Roger, can you explain how to fairly "try" someone in secret? It seems a truly fair trial needs to be held in open, or maybe I'm missing something. Thanks.
 
You won what war now? I am pretty sure Russian s won fair and square and we just waited it out to calculate who would win to join at the very end and emerge as "victors" . Sorry to break your bubble buddy but its a very pussy move on our part and especially the demonstration of power by nuking two japanese cities.
 
While I agree that Homeland is a terrible show, I cannot help but ask how the author of this article feels about drone strikes now that more and more media reports show that civilian casualties resulting from drone strikes are actually rather high(or "collateral damage," if we want to adopt a useless phrase coined to avoid any association with the deaths of innocent people). The author's statement that the US owns up to its actions as far as drone strikes are concerned is way off base, as the US until recently refused to discuss the drone strike programs because they were only being done covertly. The US does not disclose civilian casualties caused by drone strikes, as evidenced by admissions from Obama administration officials that all military age males in strike zones are considered to be militants and therefore cannot be counted as civilian casualties. Estimates from The Bureau of Investigative Journalism and other sources now indicate that several hundred civilians have died as a result of drone strikes in Yemen and Pakistan, out of a total of a couple thousand deaths. While these estimates indicate that the majority of deaths are most likely militants, civilian casualty rates are still much higher than the US has ever admitted to and are higher than just about anybody estimated a year ago. So, while Homeland may have done a terrible job of depicting the drone programs, how they operate, and their consequences, I am still interested in how the author of this article feels about drone strikes in light of the new disclosures made regarding the strikes. Most importantly, while war necessitates a "win at all cost" mentality, how can this mentality be reconciled with the fact that we are performing drone strikes in countries that we have never been at war with, increasingly against groups that only have very loose affiliations to Al-Qaeda and which probably do not pose a real risk to the US (many of these groups are small, disorganized, and engaged in hostilities with local governments, making it very difficult to see how they pose an immediate threat to the US).
 
I just can't believe how you people can argue that waterboarding is not torture.
How could you argue that with a straight face?
It baffles me.

Seriously, guys?

Seriously?

There is no "right" way to torture someone. Torture is torture, it's a means to an end, any physical (or mental) discomfort used to coerce someone into giving you something is a form of torture.

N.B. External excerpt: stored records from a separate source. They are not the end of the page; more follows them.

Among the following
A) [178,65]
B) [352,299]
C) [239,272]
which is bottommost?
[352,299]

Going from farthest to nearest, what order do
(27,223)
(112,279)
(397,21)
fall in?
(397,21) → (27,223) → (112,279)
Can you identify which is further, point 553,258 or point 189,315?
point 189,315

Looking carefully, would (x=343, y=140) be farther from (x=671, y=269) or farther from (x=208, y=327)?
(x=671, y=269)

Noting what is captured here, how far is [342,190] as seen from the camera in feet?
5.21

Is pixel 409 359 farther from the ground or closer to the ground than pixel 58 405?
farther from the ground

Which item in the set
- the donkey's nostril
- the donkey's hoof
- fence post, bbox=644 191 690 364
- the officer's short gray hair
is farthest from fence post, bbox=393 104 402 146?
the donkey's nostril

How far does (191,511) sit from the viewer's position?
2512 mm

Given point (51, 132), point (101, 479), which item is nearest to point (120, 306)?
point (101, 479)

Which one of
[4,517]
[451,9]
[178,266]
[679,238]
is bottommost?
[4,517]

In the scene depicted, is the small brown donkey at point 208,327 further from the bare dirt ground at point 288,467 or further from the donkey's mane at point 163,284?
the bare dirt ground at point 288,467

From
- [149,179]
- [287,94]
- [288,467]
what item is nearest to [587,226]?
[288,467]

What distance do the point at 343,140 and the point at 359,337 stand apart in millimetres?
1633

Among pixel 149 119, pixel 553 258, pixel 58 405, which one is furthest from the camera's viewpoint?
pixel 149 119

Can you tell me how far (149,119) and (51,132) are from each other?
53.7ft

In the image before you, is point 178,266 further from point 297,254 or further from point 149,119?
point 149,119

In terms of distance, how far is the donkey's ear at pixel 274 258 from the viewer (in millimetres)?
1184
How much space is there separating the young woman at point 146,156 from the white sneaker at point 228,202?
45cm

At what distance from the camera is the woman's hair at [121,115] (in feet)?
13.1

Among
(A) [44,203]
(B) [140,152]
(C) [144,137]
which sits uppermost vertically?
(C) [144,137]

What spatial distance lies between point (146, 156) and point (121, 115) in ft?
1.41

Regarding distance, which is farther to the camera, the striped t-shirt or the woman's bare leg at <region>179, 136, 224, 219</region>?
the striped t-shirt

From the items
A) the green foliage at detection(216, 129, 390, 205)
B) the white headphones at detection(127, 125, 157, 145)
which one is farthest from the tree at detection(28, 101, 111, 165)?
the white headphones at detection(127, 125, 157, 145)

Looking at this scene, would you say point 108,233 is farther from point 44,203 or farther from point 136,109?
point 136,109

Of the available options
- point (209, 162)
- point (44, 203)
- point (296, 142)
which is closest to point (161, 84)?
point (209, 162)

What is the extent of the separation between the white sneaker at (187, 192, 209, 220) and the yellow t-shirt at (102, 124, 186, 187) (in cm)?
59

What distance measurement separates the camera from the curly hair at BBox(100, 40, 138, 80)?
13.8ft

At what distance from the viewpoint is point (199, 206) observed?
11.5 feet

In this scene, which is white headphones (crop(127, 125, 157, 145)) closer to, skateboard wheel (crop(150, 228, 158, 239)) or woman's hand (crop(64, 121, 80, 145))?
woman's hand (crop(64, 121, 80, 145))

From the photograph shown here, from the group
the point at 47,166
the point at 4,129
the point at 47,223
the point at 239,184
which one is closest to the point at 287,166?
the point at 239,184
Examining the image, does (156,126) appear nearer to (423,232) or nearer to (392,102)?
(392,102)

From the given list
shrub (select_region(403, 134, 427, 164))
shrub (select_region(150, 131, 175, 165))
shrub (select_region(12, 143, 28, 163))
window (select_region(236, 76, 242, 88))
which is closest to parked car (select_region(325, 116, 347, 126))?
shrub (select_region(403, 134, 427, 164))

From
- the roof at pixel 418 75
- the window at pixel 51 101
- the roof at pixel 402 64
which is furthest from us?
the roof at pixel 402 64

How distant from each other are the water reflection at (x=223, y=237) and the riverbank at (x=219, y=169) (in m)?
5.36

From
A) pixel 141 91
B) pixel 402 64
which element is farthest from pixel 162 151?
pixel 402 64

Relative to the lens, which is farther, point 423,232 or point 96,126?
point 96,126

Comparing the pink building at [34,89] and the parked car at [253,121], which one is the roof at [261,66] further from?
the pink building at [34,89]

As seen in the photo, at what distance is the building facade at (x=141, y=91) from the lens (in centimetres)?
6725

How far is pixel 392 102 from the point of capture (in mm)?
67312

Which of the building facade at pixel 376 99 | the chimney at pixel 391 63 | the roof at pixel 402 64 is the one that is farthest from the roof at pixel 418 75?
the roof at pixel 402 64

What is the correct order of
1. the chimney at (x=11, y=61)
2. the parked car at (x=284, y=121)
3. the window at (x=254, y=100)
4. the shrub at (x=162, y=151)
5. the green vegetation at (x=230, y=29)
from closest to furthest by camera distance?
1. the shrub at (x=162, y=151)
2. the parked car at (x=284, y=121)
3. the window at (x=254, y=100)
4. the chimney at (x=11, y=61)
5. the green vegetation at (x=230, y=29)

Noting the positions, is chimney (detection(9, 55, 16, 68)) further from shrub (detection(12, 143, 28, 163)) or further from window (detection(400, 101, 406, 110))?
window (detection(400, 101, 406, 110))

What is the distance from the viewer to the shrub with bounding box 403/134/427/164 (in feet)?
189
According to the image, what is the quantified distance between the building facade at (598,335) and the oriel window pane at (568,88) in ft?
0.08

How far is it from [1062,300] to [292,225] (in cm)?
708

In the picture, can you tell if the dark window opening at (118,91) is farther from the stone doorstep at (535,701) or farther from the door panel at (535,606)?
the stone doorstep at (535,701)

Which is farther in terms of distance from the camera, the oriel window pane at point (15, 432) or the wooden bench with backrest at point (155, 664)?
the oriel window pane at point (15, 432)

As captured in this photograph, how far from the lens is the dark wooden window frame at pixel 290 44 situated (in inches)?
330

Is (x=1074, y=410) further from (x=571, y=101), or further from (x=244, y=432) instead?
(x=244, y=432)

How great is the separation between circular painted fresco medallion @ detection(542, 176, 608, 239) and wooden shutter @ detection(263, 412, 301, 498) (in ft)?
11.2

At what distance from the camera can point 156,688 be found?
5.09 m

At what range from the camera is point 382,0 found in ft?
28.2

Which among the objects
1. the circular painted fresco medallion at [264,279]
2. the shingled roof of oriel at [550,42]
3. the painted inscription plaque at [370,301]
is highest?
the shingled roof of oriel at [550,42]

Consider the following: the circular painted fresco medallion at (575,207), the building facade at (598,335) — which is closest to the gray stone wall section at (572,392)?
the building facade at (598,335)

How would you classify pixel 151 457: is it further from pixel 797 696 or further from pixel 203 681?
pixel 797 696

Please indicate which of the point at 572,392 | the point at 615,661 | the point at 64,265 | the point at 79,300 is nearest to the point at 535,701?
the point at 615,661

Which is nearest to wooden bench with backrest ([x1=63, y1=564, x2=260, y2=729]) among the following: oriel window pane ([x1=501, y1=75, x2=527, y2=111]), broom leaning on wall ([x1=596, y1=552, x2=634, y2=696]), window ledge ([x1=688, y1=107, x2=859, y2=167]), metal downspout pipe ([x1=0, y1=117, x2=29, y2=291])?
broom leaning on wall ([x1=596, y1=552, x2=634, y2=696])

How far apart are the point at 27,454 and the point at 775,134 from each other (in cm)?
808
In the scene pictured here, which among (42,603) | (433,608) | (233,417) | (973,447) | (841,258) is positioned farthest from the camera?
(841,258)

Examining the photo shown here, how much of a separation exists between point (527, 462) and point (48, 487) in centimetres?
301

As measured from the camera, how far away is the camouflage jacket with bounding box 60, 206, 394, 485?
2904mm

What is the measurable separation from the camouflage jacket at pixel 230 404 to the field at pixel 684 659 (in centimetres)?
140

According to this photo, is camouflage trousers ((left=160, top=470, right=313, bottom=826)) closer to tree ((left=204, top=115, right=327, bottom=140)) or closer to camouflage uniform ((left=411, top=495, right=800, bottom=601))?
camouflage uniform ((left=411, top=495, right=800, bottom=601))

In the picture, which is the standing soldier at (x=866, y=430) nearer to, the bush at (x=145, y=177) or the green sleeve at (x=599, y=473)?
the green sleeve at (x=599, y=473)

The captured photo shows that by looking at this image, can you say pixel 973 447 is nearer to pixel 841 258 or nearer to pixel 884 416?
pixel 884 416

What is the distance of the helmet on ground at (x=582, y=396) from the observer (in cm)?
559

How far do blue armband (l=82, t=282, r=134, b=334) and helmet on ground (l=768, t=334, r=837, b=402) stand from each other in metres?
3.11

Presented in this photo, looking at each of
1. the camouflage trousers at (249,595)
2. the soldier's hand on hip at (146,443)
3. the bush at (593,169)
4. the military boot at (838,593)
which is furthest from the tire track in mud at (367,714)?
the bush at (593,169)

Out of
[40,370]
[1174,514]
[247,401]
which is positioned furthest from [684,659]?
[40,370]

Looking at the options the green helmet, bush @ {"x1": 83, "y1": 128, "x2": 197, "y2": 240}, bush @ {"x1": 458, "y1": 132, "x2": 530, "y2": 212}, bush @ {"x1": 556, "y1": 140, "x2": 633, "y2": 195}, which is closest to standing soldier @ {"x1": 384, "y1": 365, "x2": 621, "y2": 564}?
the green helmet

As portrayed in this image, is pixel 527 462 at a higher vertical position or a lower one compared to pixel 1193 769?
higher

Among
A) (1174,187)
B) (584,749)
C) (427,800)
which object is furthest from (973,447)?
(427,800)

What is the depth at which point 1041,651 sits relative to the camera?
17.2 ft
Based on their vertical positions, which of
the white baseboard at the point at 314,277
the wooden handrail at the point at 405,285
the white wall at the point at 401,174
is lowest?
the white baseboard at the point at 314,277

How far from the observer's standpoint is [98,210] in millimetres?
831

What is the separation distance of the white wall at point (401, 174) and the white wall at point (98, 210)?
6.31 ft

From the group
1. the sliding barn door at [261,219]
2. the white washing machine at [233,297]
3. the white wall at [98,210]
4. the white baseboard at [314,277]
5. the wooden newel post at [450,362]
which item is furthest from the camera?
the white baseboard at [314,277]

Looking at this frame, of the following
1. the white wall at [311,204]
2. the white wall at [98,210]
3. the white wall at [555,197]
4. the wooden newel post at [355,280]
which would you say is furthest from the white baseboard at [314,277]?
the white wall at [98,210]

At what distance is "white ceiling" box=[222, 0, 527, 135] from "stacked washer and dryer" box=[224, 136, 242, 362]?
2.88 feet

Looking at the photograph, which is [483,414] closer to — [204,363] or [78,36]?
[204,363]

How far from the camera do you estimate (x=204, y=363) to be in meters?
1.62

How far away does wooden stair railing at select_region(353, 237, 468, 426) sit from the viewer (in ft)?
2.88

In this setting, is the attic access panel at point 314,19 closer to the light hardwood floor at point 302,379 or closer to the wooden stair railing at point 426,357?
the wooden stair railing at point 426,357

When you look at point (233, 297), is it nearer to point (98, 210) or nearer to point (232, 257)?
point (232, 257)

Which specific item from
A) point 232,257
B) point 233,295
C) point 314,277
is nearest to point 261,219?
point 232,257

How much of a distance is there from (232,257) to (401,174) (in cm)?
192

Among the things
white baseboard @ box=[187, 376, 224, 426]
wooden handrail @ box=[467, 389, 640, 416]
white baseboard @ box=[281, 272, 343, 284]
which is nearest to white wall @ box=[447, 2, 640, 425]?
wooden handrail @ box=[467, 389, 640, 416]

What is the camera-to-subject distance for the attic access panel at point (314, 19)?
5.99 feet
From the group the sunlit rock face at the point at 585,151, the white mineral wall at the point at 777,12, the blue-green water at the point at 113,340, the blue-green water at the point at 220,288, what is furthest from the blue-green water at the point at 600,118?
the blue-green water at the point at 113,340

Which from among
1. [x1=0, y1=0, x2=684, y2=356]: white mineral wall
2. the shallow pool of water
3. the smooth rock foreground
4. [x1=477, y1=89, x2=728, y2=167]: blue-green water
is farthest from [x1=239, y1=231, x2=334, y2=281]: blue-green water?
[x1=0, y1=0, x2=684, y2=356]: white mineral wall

What, you think that waterboarding is something you can just reason through? Maybe to be compared to a slight unpleasantry, like, say, getting pinched?
If it were, do you think they would do it?
Or maybe you people somehow believe waterboarding is something to be enjoyed?

While I do agree that waterboarding may perhaps be one of the more 'mild' forms of torture, let me tell you, there's nothing mild about choking on water that's been getting in your lungs, and gasping for air, but instead, getting more water.


I swear, some people, these days....

There's something in the water....

Just kidding, you don't really know what water is, do you?